Ritorno alla terra promessa

02 febbraio 2017 12:43

Sciasciamanna è una città nella regione di Oromia, in Etiopia. Si trova a circa quattro ore di distanza dalla capitale Addis Abeba. Nel 1948 l’imperatore Haile Selassie donò cinquecento acri della sue terre ai seguaci del movimento rastafari e ad altre persone, che si trasferirono qui.

Oggi a Sciasciamanna vivono ancora circa ottocento rastafariani. Tra di loro ci sono persone come Julian Whitely, che negli anni sessanta era un collaboratore degli Wailers, la storica band di Bob Marley.
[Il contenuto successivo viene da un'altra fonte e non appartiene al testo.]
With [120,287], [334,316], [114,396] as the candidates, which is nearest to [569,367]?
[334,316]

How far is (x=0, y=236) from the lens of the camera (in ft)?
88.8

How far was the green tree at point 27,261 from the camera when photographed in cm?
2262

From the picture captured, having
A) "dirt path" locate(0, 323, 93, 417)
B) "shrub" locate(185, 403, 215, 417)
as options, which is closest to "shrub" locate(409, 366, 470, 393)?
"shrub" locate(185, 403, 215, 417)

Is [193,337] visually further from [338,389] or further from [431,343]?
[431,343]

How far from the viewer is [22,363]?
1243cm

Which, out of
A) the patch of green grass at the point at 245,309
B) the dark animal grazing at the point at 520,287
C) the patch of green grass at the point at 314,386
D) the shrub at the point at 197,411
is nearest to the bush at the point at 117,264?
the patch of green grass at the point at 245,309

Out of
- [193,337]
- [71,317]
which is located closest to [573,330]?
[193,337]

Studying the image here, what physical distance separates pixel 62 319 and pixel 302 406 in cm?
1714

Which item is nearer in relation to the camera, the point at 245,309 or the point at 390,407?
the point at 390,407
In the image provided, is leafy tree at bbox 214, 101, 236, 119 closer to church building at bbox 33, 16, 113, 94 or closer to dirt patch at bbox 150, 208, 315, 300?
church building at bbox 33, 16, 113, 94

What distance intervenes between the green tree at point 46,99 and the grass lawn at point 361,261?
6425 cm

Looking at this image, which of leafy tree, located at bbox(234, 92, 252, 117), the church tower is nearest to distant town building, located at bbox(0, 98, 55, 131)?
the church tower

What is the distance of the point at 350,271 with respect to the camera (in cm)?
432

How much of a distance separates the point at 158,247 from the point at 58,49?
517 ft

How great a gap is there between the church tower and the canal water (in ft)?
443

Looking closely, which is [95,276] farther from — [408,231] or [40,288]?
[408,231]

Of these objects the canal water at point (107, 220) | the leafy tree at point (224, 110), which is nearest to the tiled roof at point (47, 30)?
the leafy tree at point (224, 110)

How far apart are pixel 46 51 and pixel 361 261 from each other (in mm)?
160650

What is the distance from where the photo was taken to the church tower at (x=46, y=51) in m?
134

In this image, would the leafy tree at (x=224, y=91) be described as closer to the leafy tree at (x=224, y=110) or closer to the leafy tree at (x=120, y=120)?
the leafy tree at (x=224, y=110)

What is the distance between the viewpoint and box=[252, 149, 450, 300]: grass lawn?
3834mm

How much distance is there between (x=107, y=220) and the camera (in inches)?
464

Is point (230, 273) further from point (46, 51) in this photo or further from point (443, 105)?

Riunite in questa comunità, le persone pregano, leggono la Bibbia e a volte fumano la “ganja”, la cannabis, che secondo i rastafariani sollecita il risveglio spirituale. Gli abitanti attuali di Sciasciamanna vengono soprattutto dalla Giamaica, dai Caraibi e dagli Stati Uniti.

I rastafariani, richiamandosi all’Apocalisse di Giovanni, considerano l’Etiopia la nuova Terra promessa, la loro Sion, un luogo in cui ricostruire un’utopia di pace e libertà in contrasto con la realtà del mondo occidentale oppressivo e sfruttatore. La religione rastafariana è nata negli anni trenta e si ispira alle teorie dell’attivista giamaicano Marcus Garvey.

Le foto sono state scattate da Carl Court il 26 gennaio 2017.